Proponents of the diabolical and satanic false doctrines, “Once-Saved-Always-Saved” and/or “Unconditional Perseverance of the Saints”, like to use the analogy of the natural relationship between a father and his son in a feeble attempt to prove disobedience does not change relationship. The application of this illustration, they say, is, “No matter how much my son disobeys me, he is still my son. Likewise, no matter how much a Christian disobeys God, his disobedience does not actually nullify the Christian’s sonship”.

However, this illustration falls woefully short of accurately representing the complexity of the GodChristian relationship. Allow me to philosophically shore up the illustration this way…

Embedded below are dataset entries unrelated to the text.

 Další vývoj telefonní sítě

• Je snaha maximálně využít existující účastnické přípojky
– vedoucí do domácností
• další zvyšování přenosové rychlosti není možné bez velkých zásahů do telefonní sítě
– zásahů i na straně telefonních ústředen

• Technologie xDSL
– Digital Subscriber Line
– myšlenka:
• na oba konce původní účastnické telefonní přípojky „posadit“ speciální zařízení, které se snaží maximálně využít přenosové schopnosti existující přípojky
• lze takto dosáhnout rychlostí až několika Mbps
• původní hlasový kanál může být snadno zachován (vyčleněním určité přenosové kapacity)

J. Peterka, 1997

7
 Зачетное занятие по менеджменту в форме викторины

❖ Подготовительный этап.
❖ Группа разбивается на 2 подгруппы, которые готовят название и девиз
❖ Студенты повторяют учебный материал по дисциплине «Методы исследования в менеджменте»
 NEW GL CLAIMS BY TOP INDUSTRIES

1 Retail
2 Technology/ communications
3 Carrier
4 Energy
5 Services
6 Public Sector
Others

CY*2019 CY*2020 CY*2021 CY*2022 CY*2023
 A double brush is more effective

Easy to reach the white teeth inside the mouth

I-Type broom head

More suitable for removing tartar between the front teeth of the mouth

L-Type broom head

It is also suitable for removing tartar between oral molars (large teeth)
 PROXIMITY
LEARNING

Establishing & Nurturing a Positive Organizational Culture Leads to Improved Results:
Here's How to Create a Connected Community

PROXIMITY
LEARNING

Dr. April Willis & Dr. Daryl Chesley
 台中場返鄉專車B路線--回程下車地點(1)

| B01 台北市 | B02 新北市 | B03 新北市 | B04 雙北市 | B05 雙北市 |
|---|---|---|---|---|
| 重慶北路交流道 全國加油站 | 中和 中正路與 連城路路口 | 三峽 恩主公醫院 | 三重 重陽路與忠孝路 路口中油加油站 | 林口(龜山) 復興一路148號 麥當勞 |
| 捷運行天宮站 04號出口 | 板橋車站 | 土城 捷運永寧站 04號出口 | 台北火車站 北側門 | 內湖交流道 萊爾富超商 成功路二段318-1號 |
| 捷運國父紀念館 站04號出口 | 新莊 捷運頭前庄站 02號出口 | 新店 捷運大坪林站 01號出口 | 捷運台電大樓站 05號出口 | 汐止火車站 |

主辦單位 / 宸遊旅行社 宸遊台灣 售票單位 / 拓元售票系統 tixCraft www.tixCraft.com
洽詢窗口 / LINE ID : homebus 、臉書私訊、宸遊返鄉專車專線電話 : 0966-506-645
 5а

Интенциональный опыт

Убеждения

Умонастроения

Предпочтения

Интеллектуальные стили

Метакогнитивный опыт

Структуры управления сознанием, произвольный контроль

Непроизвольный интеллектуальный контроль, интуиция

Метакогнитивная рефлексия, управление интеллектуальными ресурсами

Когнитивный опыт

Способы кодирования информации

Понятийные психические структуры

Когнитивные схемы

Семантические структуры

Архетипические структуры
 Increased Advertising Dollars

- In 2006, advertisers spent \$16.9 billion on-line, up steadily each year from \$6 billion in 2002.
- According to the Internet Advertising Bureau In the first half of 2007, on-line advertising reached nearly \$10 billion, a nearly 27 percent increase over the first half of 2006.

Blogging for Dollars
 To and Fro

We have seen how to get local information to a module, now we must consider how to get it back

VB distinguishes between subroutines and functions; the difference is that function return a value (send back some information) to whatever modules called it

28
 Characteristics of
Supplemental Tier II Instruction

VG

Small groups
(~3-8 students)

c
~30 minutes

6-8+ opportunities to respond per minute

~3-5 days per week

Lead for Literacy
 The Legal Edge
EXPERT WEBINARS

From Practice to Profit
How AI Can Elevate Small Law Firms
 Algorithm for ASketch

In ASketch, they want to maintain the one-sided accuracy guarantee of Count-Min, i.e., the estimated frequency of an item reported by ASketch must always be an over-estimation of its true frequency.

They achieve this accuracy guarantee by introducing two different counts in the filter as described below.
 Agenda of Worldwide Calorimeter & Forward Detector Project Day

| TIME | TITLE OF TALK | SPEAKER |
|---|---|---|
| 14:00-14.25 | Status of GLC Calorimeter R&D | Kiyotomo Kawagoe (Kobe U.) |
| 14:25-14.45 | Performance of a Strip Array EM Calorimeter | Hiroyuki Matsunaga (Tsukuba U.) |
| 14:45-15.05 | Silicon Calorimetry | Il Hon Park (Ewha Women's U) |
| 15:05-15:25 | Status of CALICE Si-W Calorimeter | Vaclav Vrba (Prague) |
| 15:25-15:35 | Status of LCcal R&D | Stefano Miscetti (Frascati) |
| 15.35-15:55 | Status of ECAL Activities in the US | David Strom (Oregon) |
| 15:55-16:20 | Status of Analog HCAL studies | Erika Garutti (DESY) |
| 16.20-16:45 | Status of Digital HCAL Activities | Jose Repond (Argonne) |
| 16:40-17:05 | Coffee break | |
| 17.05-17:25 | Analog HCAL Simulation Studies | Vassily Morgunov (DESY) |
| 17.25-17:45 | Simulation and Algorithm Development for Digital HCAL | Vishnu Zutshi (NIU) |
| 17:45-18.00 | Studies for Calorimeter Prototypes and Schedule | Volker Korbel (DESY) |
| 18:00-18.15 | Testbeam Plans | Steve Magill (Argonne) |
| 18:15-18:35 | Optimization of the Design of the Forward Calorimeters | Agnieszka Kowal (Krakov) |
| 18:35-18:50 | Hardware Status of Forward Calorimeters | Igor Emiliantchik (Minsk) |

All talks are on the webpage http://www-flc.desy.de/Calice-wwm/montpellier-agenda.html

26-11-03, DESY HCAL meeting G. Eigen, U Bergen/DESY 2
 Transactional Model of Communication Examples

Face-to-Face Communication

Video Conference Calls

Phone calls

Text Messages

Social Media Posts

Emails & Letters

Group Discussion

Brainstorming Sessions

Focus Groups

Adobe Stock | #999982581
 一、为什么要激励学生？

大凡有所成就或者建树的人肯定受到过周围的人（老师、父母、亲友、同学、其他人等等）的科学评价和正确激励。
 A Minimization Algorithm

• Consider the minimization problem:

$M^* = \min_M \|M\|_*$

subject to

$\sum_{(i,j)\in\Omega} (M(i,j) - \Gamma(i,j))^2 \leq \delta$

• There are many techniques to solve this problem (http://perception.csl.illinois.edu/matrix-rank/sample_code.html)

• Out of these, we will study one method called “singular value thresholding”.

Suppose you are not only a father, but also a criminal judge sworn to uphold the integrity of the law. As a judge, it is your obligation and moral duty to ensure the civil code, with its intrinsic restraint and penalties, is justly applied. Imagine one of your children has violated the law by transgressing a capitol offense (incurring the death penalty), say first degree murder. Nonetheless, suppose your child refuses to admit guilt, even though the evidence against him is overwhelming. During the trial, irrefutable proof, via eye-witness testimony, is presented confirming your son is guilty of the crime he is accused of. The jury, predictably, unanimously finds him guilty and schedules a date for sentencing, which will require your trusted judgment. Though you had hoped for his innocence, after examining the evidence, even you cannot deny the obvious: your son is clearly guilty of murder. What will you do? You love your son and cannot bear to see him perish, but you also know you have an obligation to rightly execute the law, which demands justice. Now, for the sake of illustration, suppose there was an obscure provision in the civil code that made it possible for a substitute to take the penalty for a convicted criminal so he could go utterly free. The only condition was the convicted criminal must confess his guilt and humbly receive the merciful intercession of his substitute. So, at the sentencing, you invoke this little-known provision, offering yourself as a substitute to pay the penalty for your son’s crimes. By this provision, you are able to both see your son spared, but also magnify the dignity of the law by suffering the death penalty in his stead, if he will only agree. You present the option to your son but he flatly rejects your plan, as he obstinately spurns your mercy and refuses the call to humble himself by confessing his guilt. Grief-stricken, you watch as the officials immediately take your son away and the next day he is executed for his crimes, ultimately meaning you no longer have a son. By transgression, your son has forfeited his life and with it, his relationship with you.

Relationship requires living interaction. The living do not have relationships with the dead. Likewise, when redeemed men fall into sin and refuse to humble themselves, repent, and put their faith in the atoning work of Christ, they incur the death penalty (because the wages of sin is death) and lose their standing with God.